* **Written instruction**: Copy out each of the lines below verbatim, in their original order and with their punctuation unchanged.

* **Records shown**:
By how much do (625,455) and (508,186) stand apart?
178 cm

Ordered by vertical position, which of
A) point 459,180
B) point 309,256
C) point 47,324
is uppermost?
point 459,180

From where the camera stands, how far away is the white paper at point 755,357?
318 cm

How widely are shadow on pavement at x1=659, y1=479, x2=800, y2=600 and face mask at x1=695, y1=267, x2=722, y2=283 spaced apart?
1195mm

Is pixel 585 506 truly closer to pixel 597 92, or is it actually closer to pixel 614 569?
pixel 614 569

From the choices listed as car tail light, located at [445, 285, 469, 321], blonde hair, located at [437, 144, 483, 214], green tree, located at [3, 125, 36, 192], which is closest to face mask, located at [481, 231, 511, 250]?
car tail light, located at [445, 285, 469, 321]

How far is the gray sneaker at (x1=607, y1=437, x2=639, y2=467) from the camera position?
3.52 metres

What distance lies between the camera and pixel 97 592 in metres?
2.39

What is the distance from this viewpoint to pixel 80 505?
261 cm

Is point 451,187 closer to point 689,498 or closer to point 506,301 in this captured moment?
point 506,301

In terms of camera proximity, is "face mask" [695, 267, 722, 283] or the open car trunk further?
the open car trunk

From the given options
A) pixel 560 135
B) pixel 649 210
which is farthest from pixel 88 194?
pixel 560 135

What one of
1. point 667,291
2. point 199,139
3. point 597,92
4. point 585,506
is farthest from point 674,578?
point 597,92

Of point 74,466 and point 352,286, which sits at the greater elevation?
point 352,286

* **Output for this task**:
By how much do (625,455) and (508,186) stand apart?
178 cm

Ordered by vertical position, which of
A) point 459,180
B) point 309,256
C) point 47,324
is uppermost?
point 459,180

From where the camera stands, how far away is the white paper at point 755,357?
318 cm

How widely are shadow on pavement at x1=659, y1=479, x2=800, y2=600 and face mask at x1=695, y1=267, x2=722, y2=283 spaced apart?
1195mm

Is pixel 585 506 truly closer to pixel 597 92, or is it actually closer to pixel 614 569?
pixel 614 569

From the choices listed as car tail light, located at [445, 285, 469, 321], blonde hair, located at [437, 144, 483, 214], green tree, located at [3, 125, 36, 192], which is closest to face mask, located at [481, 231, 511, 250]?
car tail light, located at [445, 285, 469, 321]

How far is the gray sneaker at (x1=607, y1=437, x2=639, y2=467) from the camera position?
3.52 metres

What distance lies between the camera and pixel 97 592 in metres?
2.39

What is the distance from this viewpoint to pixel 80 505?
261 cm

Is point 451,187 closer to point 689,498 or closer to point 506,301 in this captured moment?
point 506,301

In terms of camera proximity, is "face mask" [695, 267, 722, 283] or the open car trunk further?
the open car trunk

From the given options
A) pixel 560 135
B) pixel 649 210
which is farthest from pixel 88 194?
pixel 560 135

What one of
1. point 667,291
2. point 199,139
3. point 597,92
4. point 585,506
is farthest from point 674,578?
point 597,92

Of point 74,466 and point 352,286, which sits at the greater elevation?
point 352,286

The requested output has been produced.